Stretched to passion by such muscles as he’s earned,
The dancer leans inviolate against the ground’s grave pull;
Caught in a now not visible
Craft, he moves in air he’s learned
To know won’t break or buckle,
And like that whirring bird who hangs on nothing but a honeysuckle
Smell, he leaps, and rides it out on some peculiar faith
He’ll stay.

So the water walkers must have once begun,
Practicing in the shallow places by the trees, and all
But one went down.
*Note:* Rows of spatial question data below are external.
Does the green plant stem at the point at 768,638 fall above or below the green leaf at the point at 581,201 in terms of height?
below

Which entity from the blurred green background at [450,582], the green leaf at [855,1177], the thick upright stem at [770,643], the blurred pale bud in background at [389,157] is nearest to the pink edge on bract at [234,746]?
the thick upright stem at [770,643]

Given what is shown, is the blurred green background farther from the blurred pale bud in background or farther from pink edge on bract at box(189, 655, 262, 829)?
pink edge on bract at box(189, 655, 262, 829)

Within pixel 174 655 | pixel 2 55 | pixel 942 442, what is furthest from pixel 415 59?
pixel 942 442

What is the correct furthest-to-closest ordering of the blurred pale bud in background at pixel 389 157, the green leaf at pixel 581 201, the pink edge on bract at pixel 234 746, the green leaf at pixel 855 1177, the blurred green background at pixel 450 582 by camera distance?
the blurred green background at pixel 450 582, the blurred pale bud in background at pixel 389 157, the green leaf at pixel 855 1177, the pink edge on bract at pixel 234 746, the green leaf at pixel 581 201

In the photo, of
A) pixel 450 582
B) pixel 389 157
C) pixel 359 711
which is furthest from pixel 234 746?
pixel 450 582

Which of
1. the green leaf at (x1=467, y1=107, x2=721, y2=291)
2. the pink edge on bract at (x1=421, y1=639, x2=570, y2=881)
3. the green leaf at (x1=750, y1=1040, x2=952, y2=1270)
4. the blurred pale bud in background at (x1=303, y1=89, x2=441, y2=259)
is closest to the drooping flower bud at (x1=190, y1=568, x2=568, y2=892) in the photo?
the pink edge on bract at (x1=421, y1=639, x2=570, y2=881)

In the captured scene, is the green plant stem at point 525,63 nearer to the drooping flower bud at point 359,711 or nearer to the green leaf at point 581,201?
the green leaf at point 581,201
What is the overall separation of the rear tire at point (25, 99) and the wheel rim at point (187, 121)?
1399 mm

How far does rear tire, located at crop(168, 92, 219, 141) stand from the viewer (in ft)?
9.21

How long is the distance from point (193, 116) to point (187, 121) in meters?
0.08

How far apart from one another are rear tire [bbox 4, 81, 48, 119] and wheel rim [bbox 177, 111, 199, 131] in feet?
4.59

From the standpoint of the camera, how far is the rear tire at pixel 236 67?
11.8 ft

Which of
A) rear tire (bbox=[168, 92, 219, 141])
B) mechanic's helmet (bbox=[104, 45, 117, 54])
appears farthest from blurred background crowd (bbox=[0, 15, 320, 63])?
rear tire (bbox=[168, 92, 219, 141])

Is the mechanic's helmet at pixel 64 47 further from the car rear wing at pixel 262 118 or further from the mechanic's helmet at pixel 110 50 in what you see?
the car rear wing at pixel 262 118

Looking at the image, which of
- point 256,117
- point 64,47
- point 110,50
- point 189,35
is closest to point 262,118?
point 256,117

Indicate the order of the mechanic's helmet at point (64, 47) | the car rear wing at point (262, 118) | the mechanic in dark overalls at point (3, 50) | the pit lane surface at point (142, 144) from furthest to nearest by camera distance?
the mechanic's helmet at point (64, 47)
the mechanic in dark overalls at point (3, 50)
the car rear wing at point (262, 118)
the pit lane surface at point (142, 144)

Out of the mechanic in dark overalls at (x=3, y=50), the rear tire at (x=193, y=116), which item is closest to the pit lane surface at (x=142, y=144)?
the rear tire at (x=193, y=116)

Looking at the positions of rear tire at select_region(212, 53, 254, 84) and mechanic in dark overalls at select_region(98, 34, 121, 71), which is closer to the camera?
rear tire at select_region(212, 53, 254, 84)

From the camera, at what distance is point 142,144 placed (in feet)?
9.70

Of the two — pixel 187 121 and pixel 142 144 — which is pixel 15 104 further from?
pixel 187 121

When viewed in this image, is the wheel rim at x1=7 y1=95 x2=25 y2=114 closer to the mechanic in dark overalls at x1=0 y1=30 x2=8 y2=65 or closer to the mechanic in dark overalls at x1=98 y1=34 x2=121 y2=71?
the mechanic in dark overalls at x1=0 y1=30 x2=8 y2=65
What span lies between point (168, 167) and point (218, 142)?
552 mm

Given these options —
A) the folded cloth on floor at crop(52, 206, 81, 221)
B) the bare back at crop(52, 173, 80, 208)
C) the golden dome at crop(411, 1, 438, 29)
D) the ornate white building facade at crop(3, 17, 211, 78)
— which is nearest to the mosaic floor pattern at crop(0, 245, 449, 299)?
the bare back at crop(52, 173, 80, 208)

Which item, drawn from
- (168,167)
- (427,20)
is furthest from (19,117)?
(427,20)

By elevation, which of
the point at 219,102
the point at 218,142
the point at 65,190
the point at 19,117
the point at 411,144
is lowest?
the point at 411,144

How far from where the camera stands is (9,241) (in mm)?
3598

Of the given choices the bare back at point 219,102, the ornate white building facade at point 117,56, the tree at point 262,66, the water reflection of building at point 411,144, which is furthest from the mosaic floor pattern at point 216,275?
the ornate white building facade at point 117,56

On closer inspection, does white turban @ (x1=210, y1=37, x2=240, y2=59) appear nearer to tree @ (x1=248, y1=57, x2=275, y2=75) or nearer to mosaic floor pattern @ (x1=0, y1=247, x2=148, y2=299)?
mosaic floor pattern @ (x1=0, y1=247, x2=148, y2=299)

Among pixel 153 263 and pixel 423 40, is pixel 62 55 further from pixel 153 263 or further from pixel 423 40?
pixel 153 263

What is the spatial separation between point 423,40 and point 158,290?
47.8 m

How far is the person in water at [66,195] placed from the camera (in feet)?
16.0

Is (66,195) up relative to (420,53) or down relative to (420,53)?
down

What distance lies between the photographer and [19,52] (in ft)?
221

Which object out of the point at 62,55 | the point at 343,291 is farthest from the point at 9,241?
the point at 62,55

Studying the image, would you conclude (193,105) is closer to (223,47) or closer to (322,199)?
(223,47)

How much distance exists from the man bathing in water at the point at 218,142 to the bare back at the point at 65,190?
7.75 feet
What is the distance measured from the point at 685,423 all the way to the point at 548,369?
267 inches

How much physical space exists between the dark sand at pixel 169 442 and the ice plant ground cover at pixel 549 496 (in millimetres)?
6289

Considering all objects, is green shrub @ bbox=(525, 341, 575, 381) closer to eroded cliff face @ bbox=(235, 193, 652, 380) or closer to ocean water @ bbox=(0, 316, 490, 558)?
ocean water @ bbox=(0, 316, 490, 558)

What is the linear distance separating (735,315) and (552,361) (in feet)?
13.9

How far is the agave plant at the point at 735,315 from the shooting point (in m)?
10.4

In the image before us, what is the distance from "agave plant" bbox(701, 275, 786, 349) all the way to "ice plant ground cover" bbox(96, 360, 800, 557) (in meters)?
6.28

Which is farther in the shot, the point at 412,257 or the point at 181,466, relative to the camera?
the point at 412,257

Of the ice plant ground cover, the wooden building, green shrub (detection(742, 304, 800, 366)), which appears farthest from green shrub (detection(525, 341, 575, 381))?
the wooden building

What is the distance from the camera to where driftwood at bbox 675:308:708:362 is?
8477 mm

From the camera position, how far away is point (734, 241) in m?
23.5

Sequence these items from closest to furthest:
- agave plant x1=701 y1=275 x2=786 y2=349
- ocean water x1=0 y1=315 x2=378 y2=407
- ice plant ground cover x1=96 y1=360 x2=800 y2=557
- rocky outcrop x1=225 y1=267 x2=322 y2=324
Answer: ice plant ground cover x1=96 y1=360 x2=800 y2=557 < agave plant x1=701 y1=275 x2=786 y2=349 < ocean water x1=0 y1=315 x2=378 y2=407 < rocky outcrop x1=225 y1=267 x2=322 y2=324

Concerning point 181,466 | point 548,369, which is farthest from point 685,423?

Now small birds fall,
Wine is wine the common sun
Has gotten in the fruit, graves
Are laced for long decay; Lazarus returns each summer now, but raves
In vain about a worm he knows, wearing through his borrowed clay

As one who would lie down again, and will, as
Dancers will, falling out their long, sad arcs to roots below.
I do not want to see them go
Until such leaping flesh has
Leapt once more for light through mad
Nijinsky’s window—leapt for love, to find in darkness, and that which had
Seemed nothing, something moving, as water moves, present—
As day

Light is ever and everywhere present under the evening.
Now dancers, ride out on this moving thing,
Here practice your falls and turns
In some dark sun you’ve seen that burns
You back to bone, to your essential heart
Where love and form were found together once
Fused in that moment’s perfect art.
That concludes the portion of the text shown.